Numerous mutation analyses of LQT3 have shown that C-terminus appears to be a “hot-spot” for LQT3 mutations. Homology modeling of the SCN5A C-terminus predicts that the first half of the C-terminus domain consists of 6 helices (H1–H6), which are highly conserved among different human sodium channel isoforms, particularly the acid rich domain, containing H1 and H2. Functional studies revealed that the proximal half of the C-terminus containing all of the helical structure markedly modulates channel inactivation but not activation. Studies of inherited mutations in the first 5 helices of the proximal region of the C-terminus, such as E1784K, D1795insD, Y1795C, and D1790G have indicated that all these mutations cause changes in channel inactivation with no reported effects on channel activation.[26‐29] Moreover, E1784K mutation imposes allosteric rather than a direct effect on channel gating, whereas D1790G mutation induces changes in the interaction between the Na+ channel α- and β1-subunits. H1 is composed of 14 amino acid residues, among which only 3 are hydrophobic and the others are all hydrophilic. Asp1790, the third amino acid residue in H1, is hydrophilic and conserved among different human sodium channel isoforms (SCN5A, SCN2A, SCN8A, SCN9A, SCN4A). Deletion of Asp1790 will alter the primary structure of SCN5A protein that is closely associated with the overall structure and function of the protein. Therefore, we speculate that DelD1790 might influence the stability of H1 α-helical structure by changing the primary structure of the protein which in turn interrupts inactivation of Na+ channel. However, the fact that DelD1790 mutation influences the interaction between the Na+ channel α- and β1-subunits cannot be overlooked.

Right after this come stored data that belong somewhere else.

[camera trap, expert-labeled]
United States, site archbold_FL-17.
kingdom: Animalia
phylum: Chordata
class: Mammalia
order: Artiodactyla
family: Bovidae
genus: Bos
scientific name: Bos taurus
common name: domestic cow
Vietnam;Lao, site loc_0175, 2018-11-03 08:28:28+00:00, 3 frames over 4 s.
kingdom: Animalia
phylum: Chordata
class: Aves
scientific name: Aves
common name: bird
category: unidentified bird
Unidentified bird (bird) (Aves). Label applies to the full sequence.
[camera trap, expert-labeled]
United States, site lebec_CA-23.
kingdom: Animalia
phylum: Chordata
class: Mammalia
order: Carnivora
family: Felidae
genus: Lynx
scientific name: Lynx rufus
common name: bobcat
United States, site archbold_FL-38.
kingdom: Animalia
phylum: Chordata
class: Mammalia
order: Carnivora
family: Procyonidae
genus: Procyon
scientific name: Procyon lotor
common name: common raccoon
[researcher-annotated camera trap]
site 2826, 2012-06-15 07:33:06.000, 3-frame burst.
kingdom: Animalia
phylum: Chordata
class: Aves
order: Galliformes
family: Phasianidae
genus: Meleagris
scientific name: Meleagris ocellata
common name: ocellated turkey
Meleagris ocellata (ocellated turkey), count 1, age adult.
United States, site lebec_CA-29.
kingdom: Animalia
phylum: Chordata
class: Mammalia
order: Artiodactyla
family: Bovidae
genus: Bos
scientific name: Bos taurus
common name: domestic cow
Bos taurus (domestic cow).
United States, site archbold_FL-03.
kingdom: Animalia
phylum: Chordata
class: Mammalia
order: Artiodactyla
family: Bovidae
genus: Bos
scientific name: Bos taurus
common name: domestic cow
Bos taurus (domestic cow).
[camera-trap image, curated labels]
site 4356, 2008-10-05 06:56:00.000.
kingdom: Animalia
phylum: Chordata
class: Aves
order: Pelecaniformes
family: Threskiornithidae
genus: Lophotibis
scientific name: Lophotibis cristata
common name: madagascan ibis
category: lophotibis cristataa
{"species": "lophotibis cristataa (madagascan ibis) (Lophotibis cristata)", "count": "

The failure to identify mutations in some individuals in our study may result from genetic heterogeneity, presence of mutations in regulatory sequences, or phenotypic errors. In a future study, we shall conduct functional analyses of the mutations using a mammalian expression system, which may help clarify the pathogenic involvement of these mutations. We shall also attempt to identify additional genes that may be responsible for the Brugada syndrome or LQT3.
Source of Support: Nil
Conflict of Interest: None declared.